Aynalar Denize Batar

Göz altım kirpiklerimi emziriyordu. Uyanmanın hayvansı bir zorunluluk haline gelmesine okkalı bir küfür ettikten sonra hücrelerime emir verdim ancak yüksek bir dirençle karşılaştılar. Bu grev, sözcüsünü henüz doğurmuştu. Bütün görüşmelere rağmen anlaşma sağlanamadı. Direnişin gücünü parmak uçlarıyla yumuşatmak istedim.

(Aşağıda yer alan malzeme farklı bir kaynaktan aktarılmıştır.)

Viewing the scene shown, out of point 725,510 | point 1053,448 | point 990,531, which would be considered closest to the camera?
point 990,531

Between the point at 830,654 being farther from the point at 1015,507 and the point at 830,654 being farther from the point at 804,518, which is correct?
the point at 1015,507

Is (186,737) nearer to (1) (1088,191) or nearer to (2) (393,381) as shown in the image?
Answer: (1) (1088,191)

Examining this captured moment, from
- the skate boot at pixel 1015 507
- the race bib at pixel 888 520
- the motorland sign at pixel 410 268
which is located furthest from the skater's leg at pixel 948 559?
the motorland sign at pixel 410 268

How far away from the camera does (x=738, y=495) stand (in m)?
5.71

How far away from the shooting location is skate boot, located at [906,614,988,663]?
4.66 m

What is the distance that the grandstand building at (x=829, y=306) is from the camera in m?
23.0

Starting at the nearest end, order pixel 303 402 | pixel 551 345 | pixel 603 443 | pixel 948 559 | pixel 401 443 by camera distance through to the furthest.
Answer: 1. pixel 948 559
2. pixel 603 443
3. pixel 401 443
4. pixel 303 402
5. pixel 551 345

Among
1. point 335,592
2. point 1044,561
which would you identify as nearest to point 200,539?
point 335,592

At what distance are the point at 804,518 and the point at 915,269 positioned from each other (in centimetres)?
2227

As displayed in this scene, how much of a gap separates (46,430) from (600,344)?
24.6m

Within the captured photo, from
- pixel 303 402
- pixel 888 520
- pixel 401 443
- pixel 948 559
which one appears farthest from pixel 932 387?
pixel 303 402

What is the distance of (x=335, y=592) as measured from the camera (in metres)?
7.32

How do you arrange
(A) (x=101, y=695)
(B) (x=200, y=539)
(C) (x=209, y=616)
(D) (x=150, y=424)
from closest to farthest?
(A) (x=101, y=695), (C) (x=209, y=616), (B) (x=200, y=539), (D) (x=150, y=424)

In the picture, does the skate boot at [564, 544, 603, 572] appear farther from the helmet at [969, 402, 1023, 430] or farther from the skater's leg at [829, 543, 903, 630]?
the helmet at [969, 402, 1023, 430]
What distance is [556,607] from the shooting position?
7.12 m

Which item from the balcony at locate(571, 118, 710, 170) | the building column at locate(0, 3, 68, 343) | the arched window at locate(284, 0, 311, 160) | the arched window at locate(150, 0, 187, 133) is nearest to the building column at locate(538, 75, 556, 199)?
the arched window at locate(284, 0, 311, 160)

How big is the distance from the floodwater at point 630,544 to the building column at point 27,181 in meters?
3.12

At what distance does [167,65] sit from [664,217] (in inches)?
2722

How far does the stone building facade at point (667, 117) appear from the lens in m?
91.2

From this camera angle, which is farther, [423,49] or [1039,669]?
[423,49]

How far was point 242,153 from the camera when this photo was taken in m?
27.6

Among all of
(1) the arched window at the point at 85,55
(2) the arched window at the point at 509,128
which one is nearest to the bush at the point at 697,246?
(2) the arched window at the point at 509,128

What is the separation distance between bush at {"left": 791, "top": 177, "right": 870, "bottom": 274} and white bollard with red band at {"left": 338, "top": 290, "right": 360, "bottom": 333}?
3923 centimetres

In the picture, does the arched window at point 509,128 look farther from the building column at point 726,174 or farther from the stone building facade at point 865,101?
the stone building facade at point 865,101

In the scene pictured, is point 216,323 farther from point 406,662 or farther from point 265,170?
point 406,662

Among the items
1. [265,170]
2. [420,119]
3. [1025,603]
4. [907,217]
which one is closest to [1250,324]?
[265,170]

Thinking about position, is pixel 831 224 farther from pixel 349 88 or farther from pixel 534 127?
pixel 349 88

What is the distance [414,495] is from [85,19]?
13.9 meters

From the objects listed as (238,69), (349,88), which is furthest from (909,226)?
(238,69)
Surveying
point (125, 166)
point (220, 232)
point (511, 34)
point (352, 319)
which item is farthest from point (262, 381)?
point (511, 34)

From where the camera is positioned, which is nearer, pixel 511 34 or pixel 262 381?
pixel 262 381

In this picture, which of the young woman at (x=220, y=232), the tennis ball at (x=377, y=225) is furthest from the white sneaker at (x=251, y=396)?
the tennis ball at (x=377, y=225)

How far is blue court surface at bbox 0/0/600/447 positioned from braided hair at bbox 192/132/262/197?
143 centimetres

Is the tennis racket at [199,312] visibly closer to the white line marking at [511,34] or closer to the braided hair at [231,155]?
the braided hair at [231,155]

Parmaklar bazen karşı konulmazdı -bilirdim-. Sinir uçlarım buna karşı koyuyor ve merhametsiz bir sevgiliyi anımsatıyordu. İçinde mukavemet olmayan eylemleri barındırmak istemezdi ancak artık deneme vakti değildi, koşulsuz itaatin masaya uzanması gerekiyordu. Direnmedim, teslim oldum ve ablukaya alındım. Sabahın bütün intikam arzusuna boyun eğdim. Boynum saç tellerinden biraz inceydi bu aidiyet karşısında. Özgür kaldığım anda Afrika’nın en fakir köylerinde büyümüş bir çoban çocuğu gibi sonsuza kadar koşmak istedim. Varabileceğim en uzak nokta, bağımsızlığını ilan edip sömürgeye kafa tutmuş balkonumdu. Nihayetinde her şey balkonda başlayıp balkonda biterdi.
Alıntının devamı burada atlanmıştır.